Obrońca praw człowieka i były więzień polityczny Leonid Sudalenko opublikował treść rozmowy z propagandystą Jurijem Waskriesieńskim, który w ramach reżimu nadzoruje kwestię więźniów politycznych, namawia ich do pokajania i kierowania błagalnych listów do Łukaszenki o ułaskawienie.

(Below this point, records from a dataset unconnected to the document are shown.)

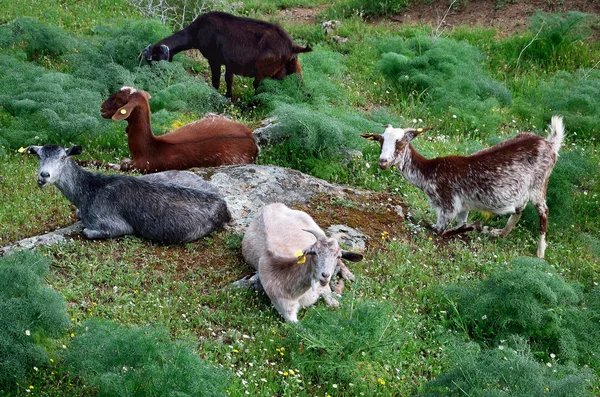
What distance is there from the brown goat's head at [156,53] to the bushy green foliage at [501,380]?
26.0ft

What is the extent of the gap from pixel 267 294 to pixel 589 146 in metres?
6.66

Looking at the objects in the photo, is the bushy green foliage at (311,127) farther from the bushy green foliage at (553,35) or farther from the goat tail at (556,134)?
the bushy green foliage at (553,35)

Jurij Waskriesieński jest byłym opozycjonistą ze sztabu Wiktora Babaryki i więźniem politycznym, który jako jeden z pierwszych poprosił dyktatora o ułaskawienie. Teraz stoi na czele tzw. „komisji ds. amnesti” utworzonej przez władze białoruskie. Jako jeden z nielicznych ma prawo do kontaktów z mediami i osobami uznanymma przez władze za „ekstremistów”.
2 padziernika Leonid Sudalenko przekazał fragmenty rozmowy z Waskriesieńskim.

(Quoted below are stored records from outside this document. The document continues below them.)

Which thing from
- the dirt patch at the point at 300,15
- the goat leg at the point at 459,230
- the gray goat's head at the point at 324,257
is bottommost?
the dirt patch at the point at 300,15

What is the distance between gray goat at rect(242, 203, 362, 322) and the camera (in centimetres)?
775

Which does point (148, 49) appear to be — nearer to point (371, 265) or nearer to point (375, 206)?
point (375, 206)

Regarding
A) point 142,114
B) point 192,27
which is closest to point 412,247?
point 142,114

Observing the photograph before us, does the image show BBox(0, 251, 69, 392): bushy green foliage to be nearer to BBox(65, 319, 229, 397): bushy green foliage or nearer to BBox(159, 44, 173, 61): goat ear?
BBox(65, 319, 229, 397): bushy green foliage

Leonid Sudalenko: Więc co możesz powiedzieć o Alesiu Bialackim (białoruski noblista)?
Jurij Woskriesienski: Słuchaj, Bialacki i wszyscy inni są tego samego kalibru – Babaryko, Znak, Kolesnikowa… To znaczy – tego samego kalibru dla białoruskich władz, jasne jest, że dla demokratycznej opinii publicznej Babaryko czy Znak są, mówiąc słowami Sannikowa, oszustami, którzy pojawili się dopiero w 2020 roku. Oczywiste jest, że tutaj postać Bialackiego jest najważniejsza. Ale dla białoruskich władz ludzie tego kalibru będą wychodzili (z więzienia) jako ostatni. Chyba że powtórzy się kazus Daszkiewicza (przed upływem wyroku wytacza się kolejny proces i zapada kolejny wyrok- red.).

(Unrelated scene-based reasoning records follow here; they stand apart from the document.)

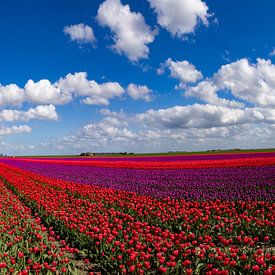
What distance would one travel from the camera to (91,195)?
525 inches

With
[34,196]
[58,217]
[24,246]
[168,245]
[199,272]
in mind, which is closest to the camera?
[199,272]

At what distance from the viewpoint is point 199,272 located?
5547mm

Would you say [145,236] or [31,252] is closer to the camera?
[31,252]

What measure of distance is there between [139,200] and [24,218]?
12.6 feet

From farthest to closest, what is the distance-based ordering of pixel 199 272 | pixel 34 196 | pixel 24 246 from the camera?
pixel 34 196 < pixel 24 246 < pixel 199 272

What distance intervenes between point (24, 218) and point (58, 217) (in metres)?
1.07

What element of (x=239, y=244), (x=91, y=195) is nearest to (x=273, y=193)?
(x=239, y=244)

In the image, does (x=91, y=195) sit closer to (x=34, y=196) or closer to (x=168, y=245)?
(x=34, y=196)

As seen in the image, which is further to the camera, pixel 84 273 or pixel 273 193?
pixel 273 193

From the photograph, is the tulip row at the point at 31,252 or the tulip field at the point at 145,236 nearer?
the tulip field at the point at 145,236

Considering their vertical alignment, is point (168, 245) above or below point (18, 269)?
above

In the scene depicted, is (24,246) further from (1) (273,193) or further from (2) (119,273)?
(1) (273,193)

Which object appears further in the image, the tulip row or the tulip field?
the tulip row

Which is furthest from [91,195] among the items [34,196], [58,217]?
[58,217]
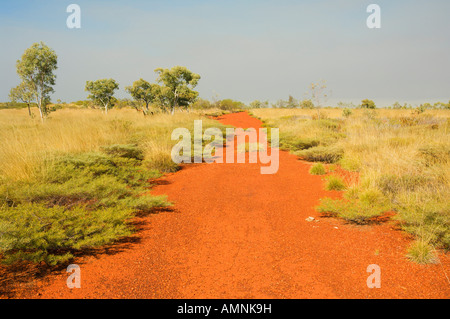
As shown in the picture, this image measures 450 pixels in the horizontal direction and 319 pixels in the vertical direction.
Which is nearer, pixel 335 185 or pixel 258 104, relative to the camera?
pixel 335 185

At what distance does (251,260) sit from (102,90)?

Cóż, mówię, jak jest, na co można liczyć. W jego przypadku sytuacja jest bardzo skomplikowana. Ale w przypadku innych, teraz mamy wyjątkową okazję uwolnić przede wszystkim kobiety, chciałbym…
Leonid, wyrażam swoje przypuszczenia. Ale ponieważ mam takie samo doświadczenie jak ty – około 30 lat. Sądzę, że nie tylko będą trzymać ich do końca kadencji, ale może powtórzyć się przypadek Daszkiewicza (Dzmitrija – b. lidera Młodego Frontu).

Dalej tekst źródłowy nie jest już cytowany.